Source passage -
▶

2. The method of claim 1, further characterized by
(a) prior to severing, said wire section is bent at its free end extremity at a small angle to the principal wire section providing, in the finished and assembled hook, an upwardly bent tip,
(b) said bent tip and principal wire section defining a predetermined plane,
(c) said hook-mounting portion of said wire section being bent in said plane.
3. The method of claim 2, further characterized by
(a) said bent tip being formed prior to the severing of said wire section and the bending of said mounting portion, and
(b) said wire section being gripped by said bent tip portion and adjacent portions of said principal wire section during said severing operation and during the forming of said mounting portion.
4. The method of claim 1, further characterized by
(a) the operation of severing said wire and forming said hook-mounting portion being performed in a continuous sequence by means of a single, unidirectionally moving die member.
5. The method of claim 1, further characterized by
(a) forming said molded plastic base members to have front and back faces, top and bottom edges, and opposite side edges,
(b) said edges defining a body of generally rectangular outline and being formed to provide guide flange means along all four sides of said body, and
(c) guiding and positioning said base members during feeding and assembly thereof at least in part by engagement with said guide flanges.

◀

Extracted information -
▶

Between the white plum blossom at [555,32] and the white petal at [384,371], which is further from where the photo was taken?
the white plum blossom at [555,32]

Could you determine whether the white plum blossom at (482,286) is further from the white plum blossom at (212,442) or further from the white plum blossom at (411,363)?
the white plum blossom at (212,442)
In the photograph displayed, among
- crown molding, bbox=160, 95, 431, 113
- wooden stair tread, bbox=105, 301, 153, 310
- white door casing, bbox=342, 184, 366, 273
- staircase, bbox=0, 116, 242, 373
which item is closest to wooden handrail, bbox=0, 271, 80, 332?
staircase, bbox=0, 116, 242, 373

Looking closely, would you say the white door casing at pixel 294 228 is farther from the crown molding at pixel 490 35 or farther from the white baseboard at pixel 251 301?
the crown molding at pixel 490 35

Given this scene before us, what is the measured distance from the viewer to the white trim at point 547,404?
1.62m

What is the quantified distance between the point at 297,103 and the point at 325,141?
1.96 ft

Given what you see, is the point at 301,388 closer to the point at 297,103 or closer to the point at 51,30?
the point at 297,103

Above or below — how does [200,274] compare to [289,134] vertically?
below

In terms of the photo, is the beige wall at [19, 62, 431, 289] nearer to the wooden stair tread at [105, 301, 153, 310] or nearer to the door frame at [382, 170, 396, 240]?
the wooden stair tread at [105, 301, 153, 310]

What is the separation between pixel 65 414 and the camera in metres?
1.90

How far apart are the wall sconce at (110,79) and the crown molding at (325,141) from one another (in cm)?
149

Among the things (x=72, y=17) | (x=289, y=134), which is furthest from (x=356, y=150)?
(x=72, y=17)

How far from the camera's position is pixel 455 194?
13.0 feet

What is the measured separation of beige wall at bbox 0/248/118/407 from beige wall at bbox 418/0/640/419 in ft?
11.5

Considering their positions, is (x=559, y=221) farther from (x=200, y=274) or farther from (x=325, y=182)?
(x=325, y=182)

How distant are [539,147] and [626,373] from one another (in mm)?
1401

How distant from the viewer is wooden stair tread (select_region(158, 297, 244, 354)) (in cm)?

◀

Stated task 1 -
In the records, switch "beige wall" to "tan wall" in everything from the line containing "Given this scene" down to the end of the records, leaving the rest unchanged. Return only those lines.
Stated task 2 -
Proceed with the hook-making patent claims from where they stop.

Written reply 1 -
Given this scene before us, what is the measured distance from the viewer to the white trim at point 547,404?
1.62m

What is the quantified distance between the point at 297,103 and the point at 325,141?
1.96 ft

Given what you see, is the point at 301,388 closer to the point at 297,103 or closer to the point at 51,30?
the point at 297,103

Above or below — how does [200,274] compare to [289,134] vertically?
below

In terms of the photo, is the tan wall at [19, 62, 431, 289] nearer to the wooden stair tread at [105, 301, 153, 310] or nearer to the door frame at [382, 170, 396, 240]?
the wooden stair tread at [105, 301, 153, 310]

What is the separation between pixel 65 414 and the camera in metres?
1.90

How far apart are the wall sconce at (110,79) and the crown molding at (325,141) from one another (in cm)?
149

Among the things (x=72, y=17) | (x=289, y=134), which is furthest from (x=356, y=150)?
(x=72, y=17)

How far from the camera's position is pixel 455 194?
13.0 feet

What is the measured separation of tan wall at bbox 0/248/118/407 from tan wall at bbox 418/0/640/419 in ft?
11.5

Considering their positions, is (x=559, y=221) farther from (x=200, y=274) or farther from (x=325, y=182)?
(x=325, y=182)

How distant are [539,147] and [626,373] from one another (in mm)?
1401

How distant from the viewer is wooden stair tread (select_region(158, 297, 244, 354)) (in cm)?

Written reply 2 -
6. The method of forming and assembling a two part display hook, wherein the hook comprises a molded plastic base member and a formed wire hook member, the base member being provided with a socket for the reception of a section of said hook
member, which comprises
(a) feeding hook forming wire lengthwise from a substantially continuous supply thereof into a wire gripping and forming station,
(b) gripping and bending said wire in the vicinity of its free end to form an upwardly bent wire tip for said hook,
(c) thereafter severing said gripped wire at a predetermined distance from said free end to provide a separated hook forming wire section,
(d) temporarily positioning a bend forming die element adjacent to but spaced a predetermined distance from the severed end of said separated wire section,
(e) bending the severed end of said gripped wire section around said die element, through a substantial angle to form a downwardly bent hook mounting portion, and thereafter retracting said bend forming die element while continuing to grip said
wire section in the area of its free end,
(f) supplying individual molded plastic members having socket portions therein shaped and sized to have a tight fitting assembled relation with the hook mounting portions of said wire sections,
(g) while continuing to grip said severed wire section, guiding and advancing a base member into assembled relation with said wire section, in which said hook mounting wire portion is received in the socket portion of said base member, and
(h) thereafter releasing said gripped wire and ejecting the assembled hook.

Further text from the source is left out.